The web site is being DDOSd according to Weischelbaum, but who would trust a douchebag like him? I hope he dies a slow death from the most painful cancer possible.

seeing as how there have been reports that 10 or more applications use komodia certs.
this is a test to see if you system has been compromised
https://filippo.io/Badfish/

Why bother with this ? Choose a GNU/Linux distro and be happy ;-) Or, maybe something more hardcore as a BSD flavor.

One can fool a ping all the time and all the pigs some time... But with Free Software eventually any deception is exposed. There are just to many eyes !

ttsoares wrote:

Why bother with this ? Choose a GNU/Linux distro and be happy ;-)

It doesn't matter what OS you're using. If someone is using a Certificate Authority (CA) that a hacker knows the keys to, then their HTTPS traffic can be decrypted by that hacker, without them knowing it's happening. There doesn't need to be any software installed on the target computer, just the CA.

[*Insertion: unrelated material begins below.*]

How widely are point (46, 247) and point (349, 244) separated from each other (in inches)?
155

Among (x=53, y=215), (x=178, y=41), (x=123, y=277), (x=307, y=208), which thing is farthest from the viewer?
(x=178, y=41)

.. but you have to remember your average pc/laptop/tablet buyer doesn't generally have much awareness of FOSS and many's the time i have seen newbies on FOSS forums getting talked down to by old hands... it's a bit shitty but there you are.
Windows and to a much lesser extent OSX are what people want and are buying machines with.
when it comes to FOSS... if you want to encourage someone onto it.. GREAT... but be patient with then and encourage them...
Mint Linux is a good place start.
It's up to everyone on the FOSS scene to evangelise without patronising, be welcoming and give advice and encouragement and keep it positive and not condescending...

Pax wrote:

many's the time i have seen newbies on FOSS forums getting talked down to by old hands... it's a bit shitty but there you are.
It's up to everyone on the FOSS scene to evangelise without patronising, be welcoming and give advice and encouragement and keep it positive and not condescending...

That hasn't been my experience. There's assholes everywhere, but far fewer in Linux forums.